### Set tasks:
- a) List every kind of party that VWF Bancorp will reimburse for expenses of sending proxy materials, according to the passage below.
- b) Decide whether each statement agrees with the passage below, answering yes or no and quoting the words of the passage that settle it: (i) Communications about accounting policies may be directed to the Chair of the Audit Committee. (ii) Directors who solicit proxies by telephone are paid extra for doing so. (iii) Written communications to the Board of Directors go to an address in Van Wert, Ohio.
- c) Reproduce the passage below word for word, from "VWF Bancorp will" to "receiving additional compensation.".
Start Given passage
Stockholders who wish to communicate with the Board of Directors or an individual director should do so in writing to VWF Bancorp, Inc., 976 South Shannon Street, Van Wert, Ohio 45891. Communications regarding financial or accounting policies may be made in writing to the Chair of the Audit Committee, at the same address. All other communications should be sent in writing to the attention of the Chair of the Nominating and Corporate Governance Committee at the same address.

MISCELLANEOUS

VWF Bancorp will pay the cost of this proxy solicitation and will reimburse brokerage firms and other custodians, nominees and fiduciaries for reasonable expenses they incur in sending proxy materials to the beneficial owners of VWF Bancorp common stock. In addition to soliciting proxies by mail, our directors, officers and regular employees may solicit proxies personally or by telephone without receiving additional compensation.
End Given passage
Start Entries supplied
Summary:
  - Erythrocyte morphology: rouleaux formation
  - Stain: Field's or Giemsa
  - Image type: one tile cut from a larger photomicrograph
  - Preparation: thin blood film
End Entries supplied
### Solutions in order:
- a) Brokerage firms, other custodians, nominees and fiduciaries.

- b)
(i) Yes: "Communications regarding financial or accounting policies may be made in writing to the Chair of the Audit Committee"
(ii) No: "may solicit proxies personally or by telephone without receiving additional compensation"
(iii) Yes: "976 South Shannon Street, Van Wert, Ohio 45891"

- c)
VWF Bancorp will pay the cost of this proxy solicitation and will reimburse brokerage firms and other custodians, nominees and fiduciaries for reasonable expenses they incur in sending proxy materials to the beneficial owners of VWF Bancorp common stock. In addition to soliciting proxies by mail, our directors, officers and regular employees may solicit proxies personally or by telephone without receiving additional compensation.